What You Need to Know
- The newly updated Survey of Consumer Finances shows just over 12% of American families now have a net worth exceeding $1 million.
- These new millionaires generally earn between $150,000 and $250,000 a year and may not be on most financial advisors’ radar.
- But this group has important planning needs now and will experience substantial asset growth in the future, advisors say.
During the three-year period from the beginning of 2019 to the end of 2022, some 6 million American households achieved what many see as a key wealth-building milestone: their net worth topped the $1 million mark.

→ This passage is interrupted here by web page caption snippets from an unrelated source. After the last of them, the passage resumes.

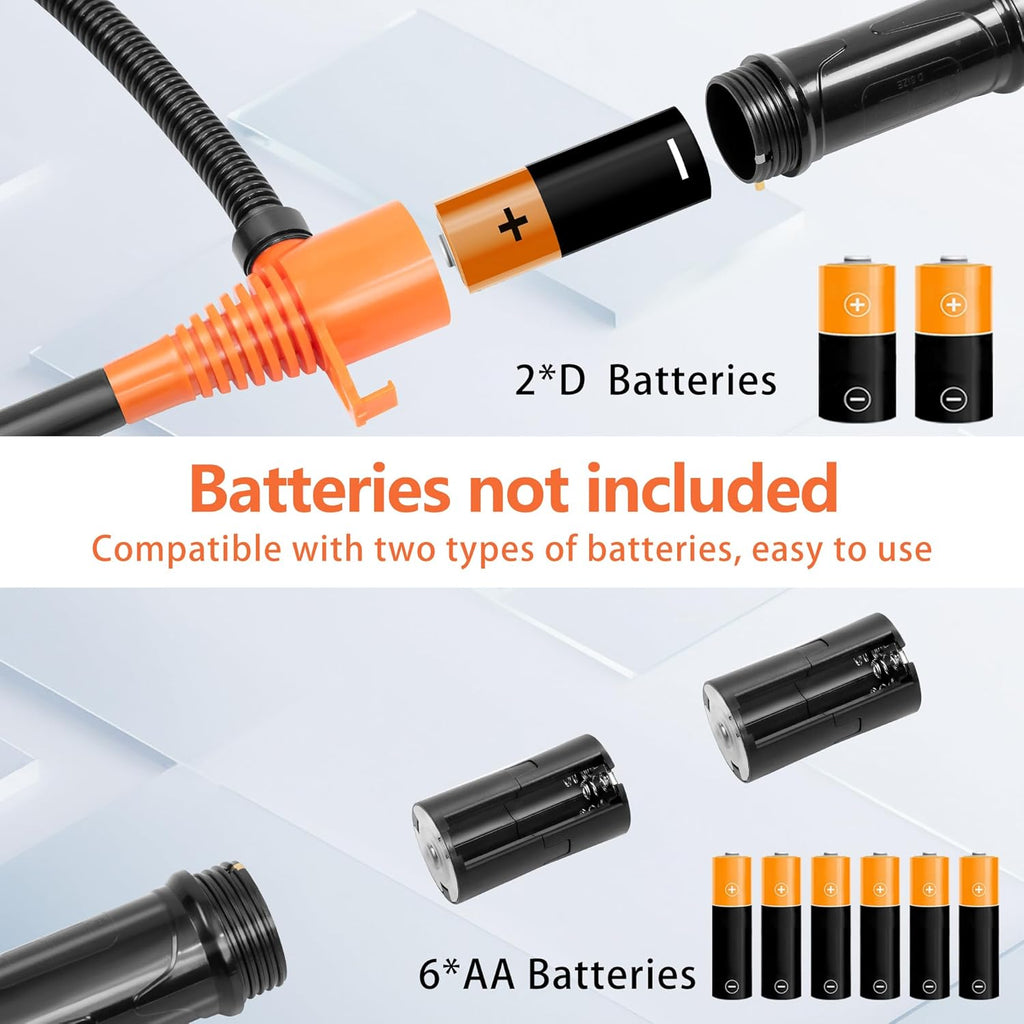 Portable Power Battery Pump Universal Fit for Gasoline, Car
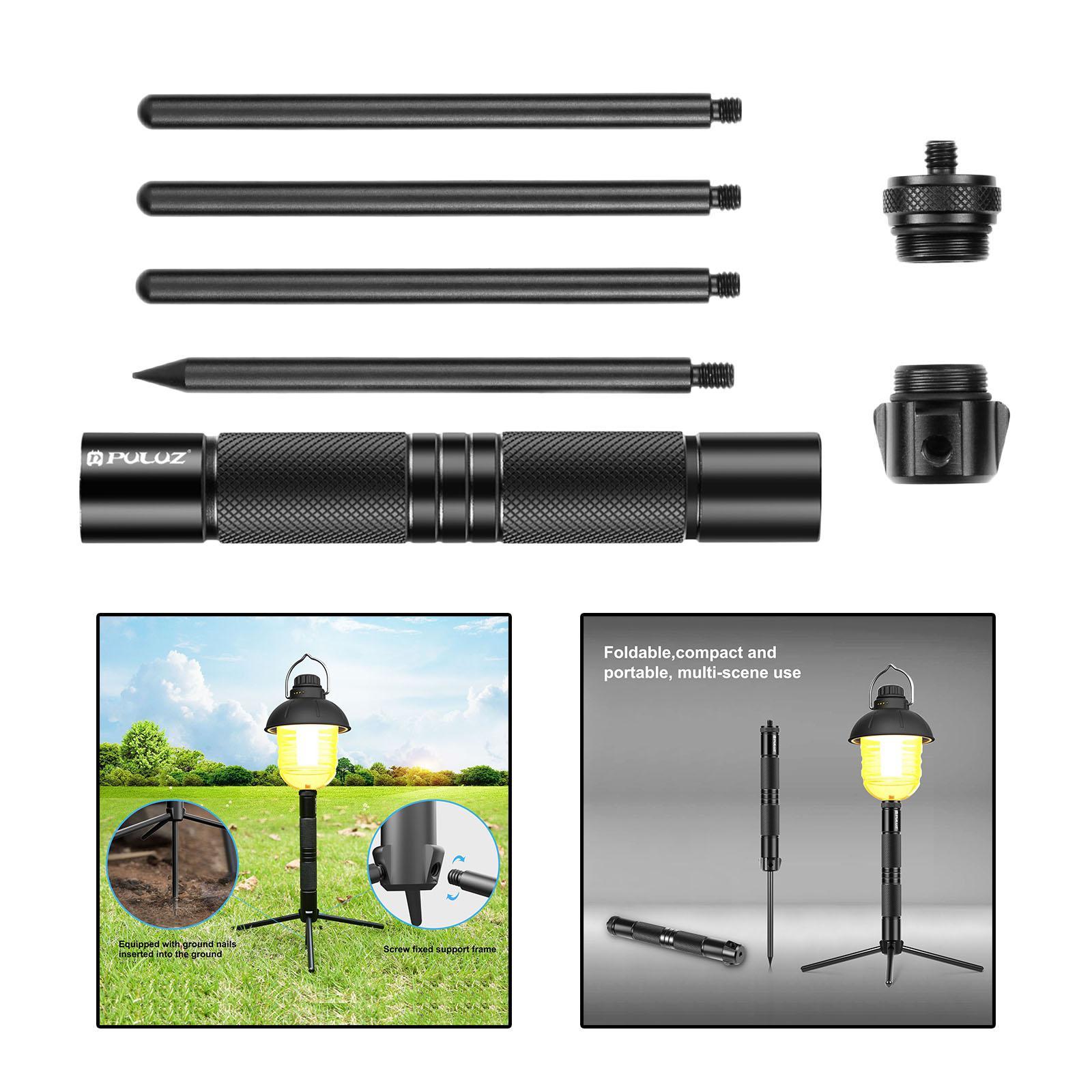 Camera Phone Tripod Mount Holder Stabilizer Flexible for Smartphone Vlogging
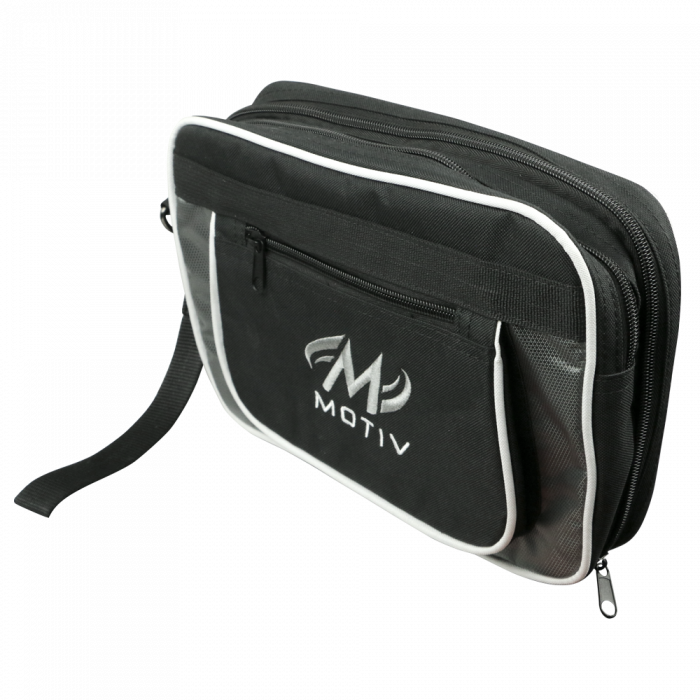 Motiv Zubehör Tasche silber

This fact, drawn from the newly updated Survey of Consumer Finances from the Federal Reserve, reflects a number of intersecting economic trends that have seen certain segments of the U.S. population grow their wealth substantially — most notably the approximately 13 million families in the 80th to 90th percentile of the income distribution.
Americans in this population segment saw their median wealth jump 69% from 2019, reaching just shy of $750,000 in 2022. According to the SCF, these new millionaires generally earn between $150,000 and $250,000 a year, an income that is significant but also below that of many established financial advisors’ typical clients.
It stands to reason that many in this newly minted millionaire population — The Wall Street Journal recently dubbed them ”mini-millionaires“ — are not currently working with a financial advisor or actively being courted by one. However, some basic analysis of the new SCF data, combined with the input of a number of financial advisors who are already focused on the emerging wealth segment, suggests that overlooking this group could be a mistake.
Simply put, many of these new millionaire families represent successful, working couples who can be expected to both earn and inherit substantially more wealth in the future. What’s more, they face financial opportunities and challenges that make them great candidates for holistic, fee-based fiduciary financial advice that helps them address new questions about taxes, legacy planning, investment management and more.
According to the advisors, simply ignoring this client segment because they may not represent the most lucrative “wins” as new clients could lead even well-established firms with enviable books of business to miss out on their future growth goals, all because they fail to connect with the next generation of clients.
Income and Net Worth Rising
Real median family income rose a relatively modest 3% during the study period, while real mean family income grew 15%, according to the Fed survey.
As those data points would indicate, increases were experienced across the income distribution but were largest at the top, and this is consistent with “some increase” in income inequality over this period.
“Indeed, the between-survey growth in mean income was one of the largest three-year changes over the history of the modern SCF,” the authors note. “A relatively large share of families [28%] reported that their income during the 2021 calendar year differed from its usual amount — that is, their ‘usual income’ — reflecting elevated shares of both families with higher-than-usual income and families with lower-than-usual income.”
In terms of net worth, between 2019 and 2022, real median net worth “surged” 37%, according to the report, and real mean net worth increased 23%. According to the researchers, these patterns imply some narrowing of the wealth distribution between surveys.
“Increases in both median and mean net worth were near universal across different types of families, grouped by either economic or demographic characteristics,” the report points out.
Sources of New Wealth
As the SCF data shows, the new millionaires’ wealth comes from a variety of sources, including financial assets and the assessed value of homes and other real estate.
“The homeownership rate increased slightly between 2019 and 2022, to 66.1%,” the report states. “For families that owned a home, the median net housing value rose from $139,100 in 2019 to $201,000 in 2022, as home values increased and housing debt was rather flat. As a result, net housing values grew substantially for families across the usual income distribution, reaching their highest levels on record.”
Other sources of wealth growth include workplace retirement accounts, as conditional mean balances in individual account type retirement plans rose for families in the upper half of the income distribution but fell for those in the bottom half.
Another key result shows participation in the stock market increased across the income distribution between 2019 and 2022, with families between the 50th and 90th percentiles experiencing a substantial increase amid what the report calls “a sizable rise in major stock indexes over this period.”
Finally, nearly half of families in the top decile of the usual income distribution now report owning a privately held business, and families that owned businesses had higher income and wealth than those that did not.
Who They Are, What They Need
Responding to an email inquiry from ThinkAdvisor, a group of financial advisors associated with the XY Planning Network and the Financial Planning Association said these data points show the clear importance of engaging with the emerging affluent client group.
This client segment is “a bit underserved and underappreciated,” said advisor Ashley Folkes, founder and managing partner of Inspired Wealth Solutions.
“This group is usually the people in upper career motion, needing more time capacity, and are the future owners, partners and leaders [of their respective organizations],” Folkes says.